▶ _EXERCISE_
Restate, word for word and with no pictures, the stretch of lines in the data below that begins at the line with "20,000 will die" and ends at the line with "of any resource…", inclusive.

▶ _INPUT RECORDS_
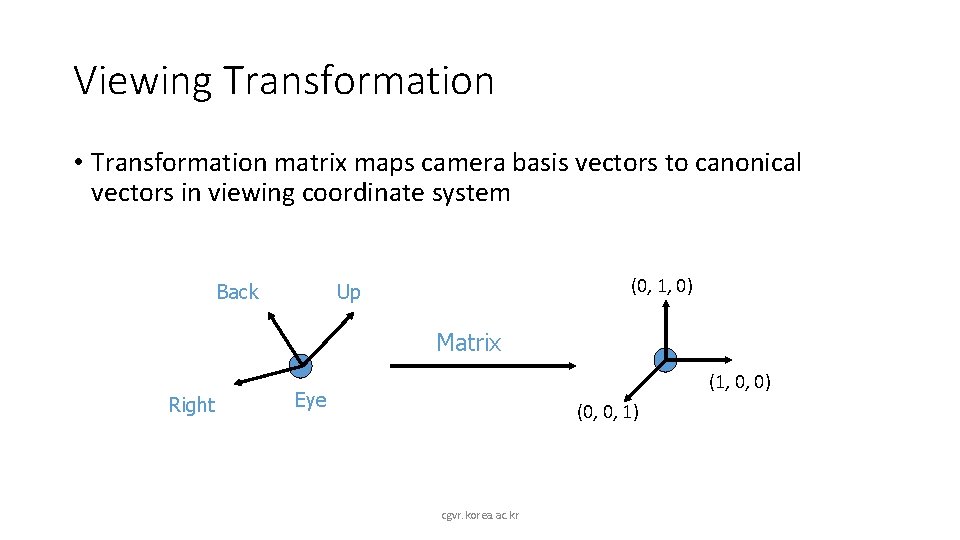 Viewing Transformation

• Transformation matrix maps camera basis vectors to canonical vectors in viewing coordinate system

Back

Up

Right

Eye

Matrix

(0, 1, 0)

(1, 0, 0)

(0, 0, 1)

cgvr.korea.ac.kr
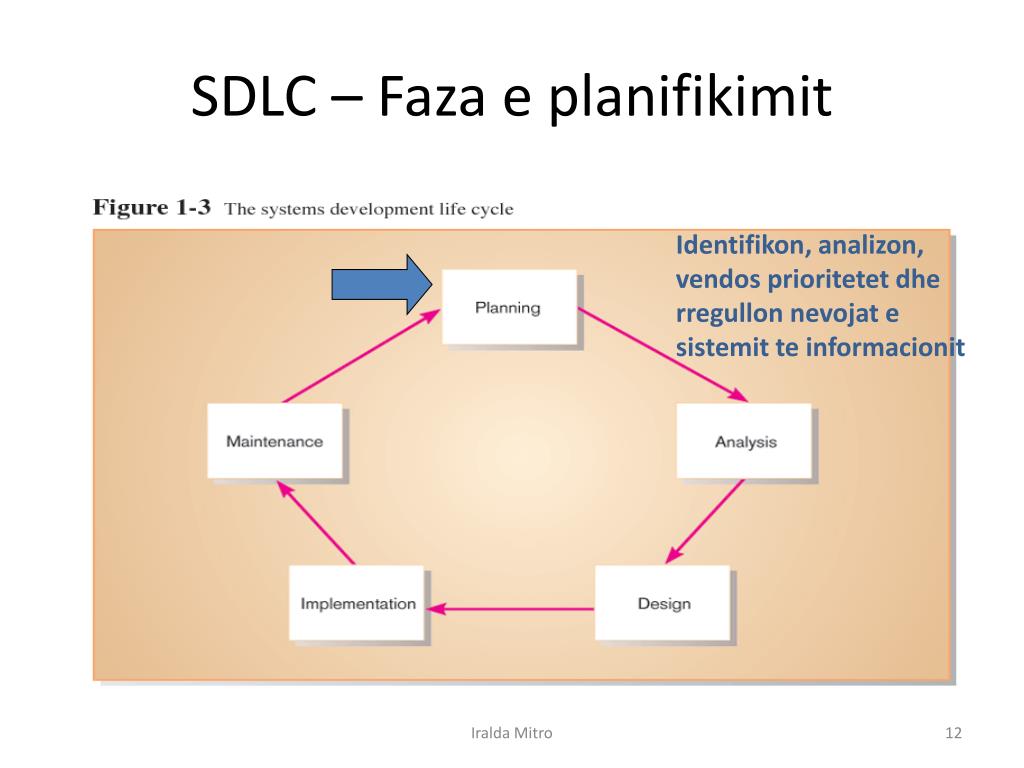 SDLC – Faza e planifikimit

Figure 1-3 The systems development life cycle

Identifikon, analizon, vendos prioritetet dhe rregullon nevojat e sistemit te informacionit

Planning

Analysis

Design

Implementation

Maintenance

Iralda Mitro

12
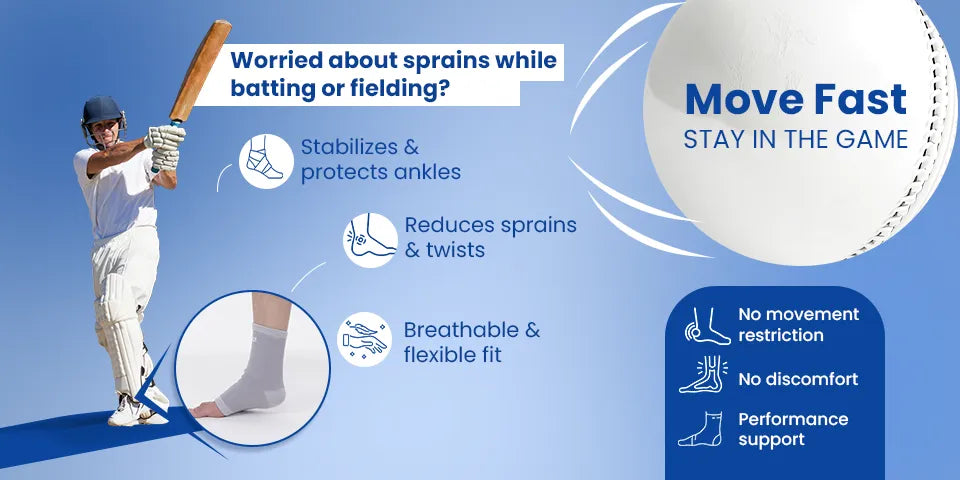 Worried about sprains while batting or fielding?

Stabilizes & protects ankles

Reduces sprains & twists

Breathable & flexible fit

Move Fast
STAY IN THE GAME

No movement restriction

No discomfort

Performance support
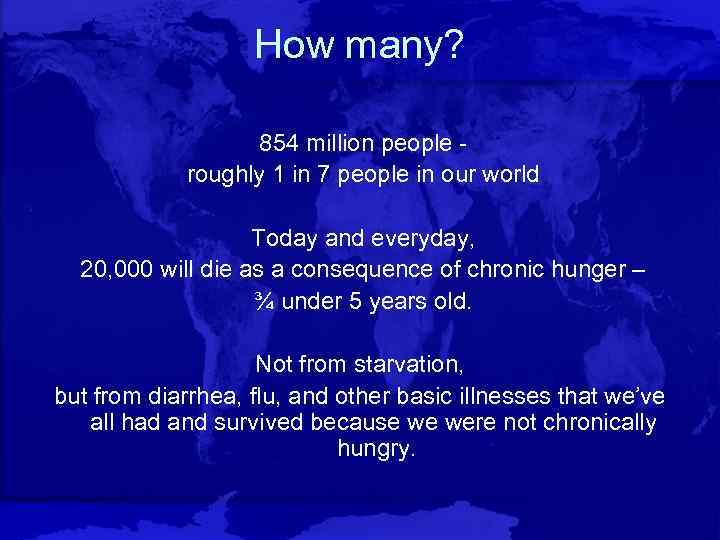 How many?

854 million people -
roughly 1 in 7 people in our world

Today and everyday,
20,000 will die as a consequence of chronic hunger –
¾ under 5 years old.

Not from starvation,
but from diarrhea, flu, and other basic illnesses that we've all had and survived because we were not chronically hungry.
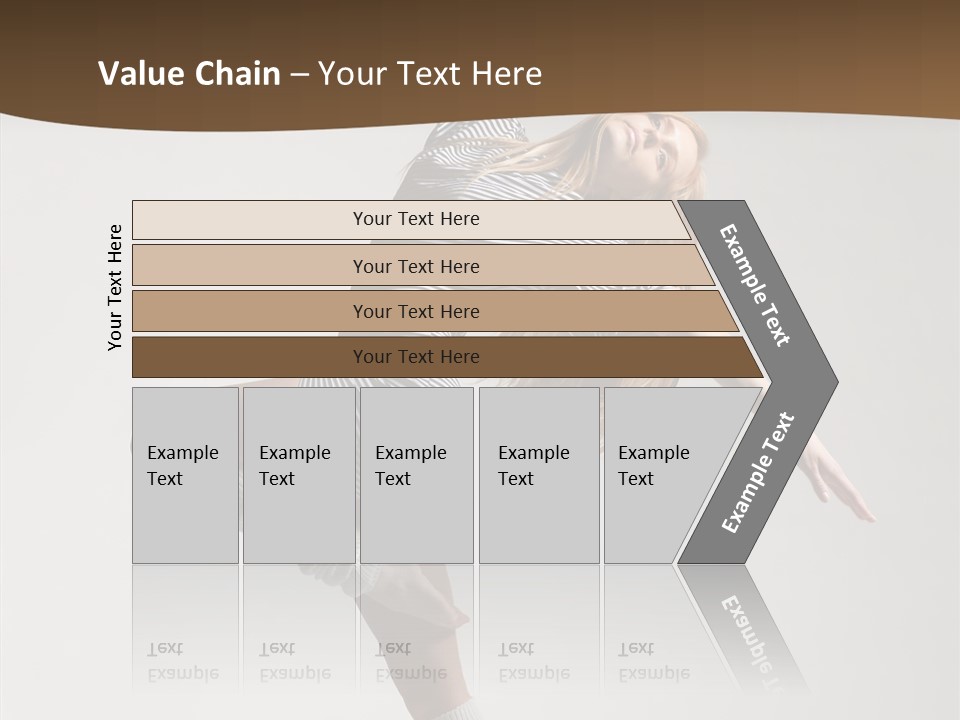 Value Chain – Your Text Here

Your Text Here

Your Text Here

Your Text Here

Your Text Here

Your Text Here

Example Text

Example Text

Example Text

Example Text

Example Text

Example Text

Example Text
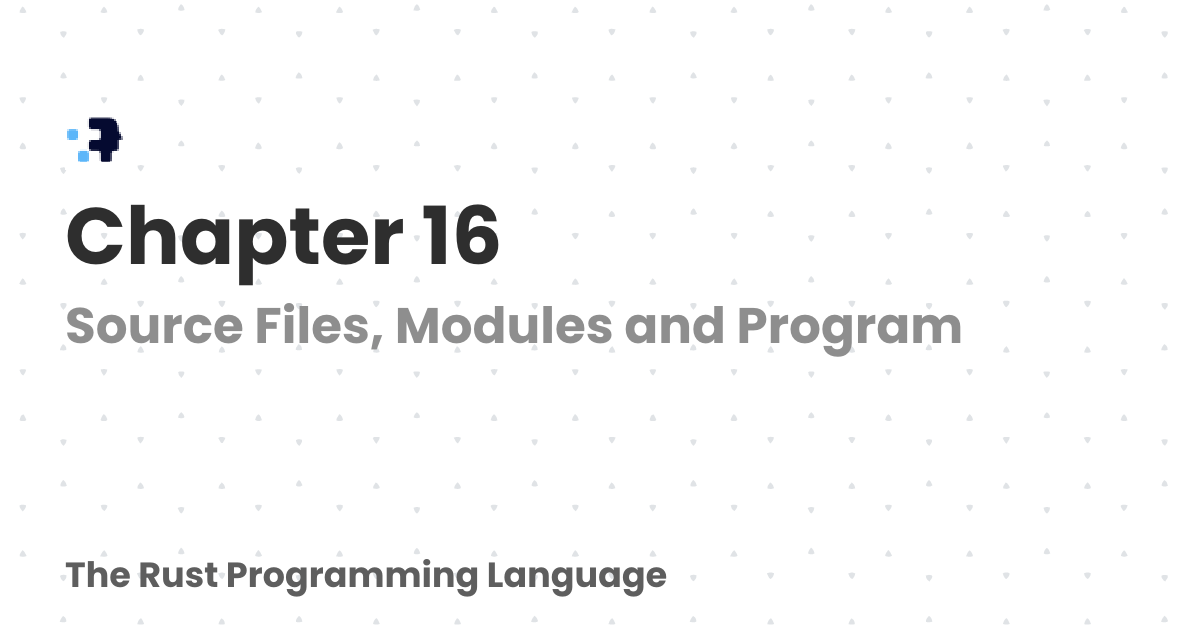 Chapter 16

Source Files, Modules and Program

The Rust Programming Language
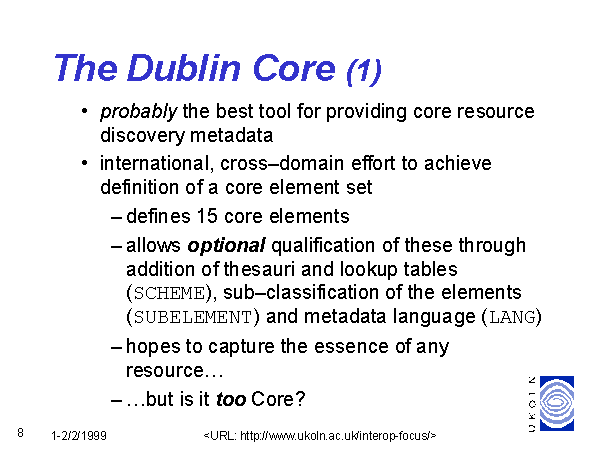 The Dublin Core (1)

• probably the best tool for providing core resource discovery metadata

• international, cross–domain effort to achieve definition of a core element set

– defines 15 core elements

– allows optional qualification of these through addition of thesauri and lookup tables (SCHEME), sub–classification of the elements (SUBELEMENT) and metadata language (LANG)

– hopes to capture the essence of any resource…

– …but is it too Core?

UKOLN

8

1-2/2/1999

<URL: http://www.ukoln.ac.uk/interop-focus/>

...

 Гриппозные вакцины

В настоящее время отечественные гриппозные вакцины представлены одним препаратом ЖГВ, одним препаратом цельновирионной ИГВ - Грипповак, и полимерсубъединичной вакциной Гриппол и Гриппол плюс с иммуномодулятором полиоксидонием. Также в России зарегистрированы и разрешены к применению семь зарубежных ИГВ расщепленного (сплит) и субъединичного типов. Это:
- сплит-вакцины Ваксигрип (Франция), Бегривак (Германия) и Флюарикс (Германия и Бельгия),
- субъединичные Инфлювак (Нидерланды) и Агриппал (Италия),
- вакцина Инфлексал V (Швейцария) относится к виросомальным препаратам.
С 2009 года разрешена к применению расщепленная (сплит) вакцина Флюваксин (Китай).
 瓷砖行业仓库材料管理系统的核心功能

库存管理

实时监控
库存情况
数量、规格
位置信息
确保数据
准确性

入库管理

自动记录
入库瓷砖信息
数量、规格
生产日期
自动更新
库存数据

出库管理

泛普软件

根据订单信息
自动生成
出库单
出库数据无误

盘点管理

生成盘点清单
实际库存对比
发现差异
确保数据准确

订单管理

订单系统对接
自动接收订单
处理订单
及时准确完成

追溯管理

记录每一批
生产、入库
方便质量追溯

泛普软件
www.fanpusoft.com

▶ _OUTPUT BELOW_
20,000 will die as a consequence of chronic hunger –
¾ under 5 years old.

Not from starvation,
but from diarrhea, flu, and other basic illnesses that we've all had and survived because we were not chronically hungry.
 Value Chain – Your Text Here

Your Text Here

Your Text Here

Your Text Here

Your Text Here

Your Text Here

Example Text

Example Text

Example Text

Example Text

Example Text

Example Text

Example Text
 Chapter 16

Source Files, Modules and Program

The Rust Programming Language
 The Dublin Core (1)

• probably the best tool for providing core resource discovery metadata

• international, cross–domain effort to achieve definition of a core element set

– defines 15 core elements

– allows optional qualification of these through addition of thesauri and lookup tables (SCHEME), sub–classification of the elements (SUBELEMENT) and metadata language (LANG)

– hopes to capture the essence of any resource…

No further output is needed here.